In other legal news:

The class action lawsuits against Hansen Medical (Mountain View, California) continue to pile up with Coughlin Stoia Geller Rudman & Robbins (San Diego) reporting that another class action has been commenced in the U.S. District Court for the Northern District of California on behalf of purchasers of Hansen's common stock between May 1, 2008 and Oct. 18, 2009.

Last week two other law firms – Glancy Binkow & Goldberg (Los Angeles) and Howard G. Smith (Bensalem, Pennsylvania) reported filing similar class action suits, also on behalf of investors who bought securities of Hansen during the same period (Medical Device Daily, Oct. 27 & Oct. 28, 2009).
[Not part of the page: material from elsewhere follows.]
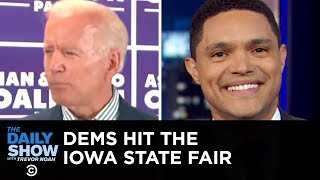 Democratic Candidates Hit the Iowa State Fair | The Daily Show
Like the previously reported suits, this latest complaint alleges that defendants issued materially false and misleading statements regarding the company's financial results and compliance with generally accepted accounting principles. Specifically, the complaint alleges, Hansen improperly recognized revenue associated with the sale of its Sensei systems. As a result of defendants' false and misleading statements, Hansen's stock traded at artificially inflated prices during the Class Period, reaching a high of $19.57 a share on May 13, 2008, according to the firm.

On Oct. 19, Hansen said it would be restating its financial results for 2008 and for the first and second quarters of 2009 due to its failure to properly account for its revenue as a result of an investigation by the company's audit committee. The audit committee's investigation was prompted by an anonymous "whistleblower" report Hansen received in August.

The U.S. Court of Appeals for the Ninth Circuit has held that Medical Development International (MDI; Ponte Verda, Florida) had the right to bring its lawsuit against the California Department of Corrections and Rehabilitation (CDCR) and CDCR's court-appointed federal Receiver to recover payments for provider payments made to California Providers on behalf of CDCR and the receiver. MDI sued the CDCR and the Receiver in connection with the lack of reimbursement payments made by MDI and due under a contract performed by MDI in 2006-2007. The disputes over reimbursements made to California Providers caused MDI to file lawsuits both in federal courts and California state court to recover MDI funds expended on behalf of CDCR and Receiver.

At the trial court level, two federal district courts in northern California dismissed MDI's lawsuits ruling that MDI failed to gain approval from the Receiver's appointing court before bringing suit, and that judicial immunity also barred actions against the federal Receiver. MDI took a consolidated appeal of these decisions to the U.S. Court of Appeals for the Ninth Circuit.

In a unanimous published decision, the Ninth Circuit held that neither the Receiver nor CDCR were immune from MDI's suit, and remanded the case back to the U.S. District Court for the Eastern District of California for trial.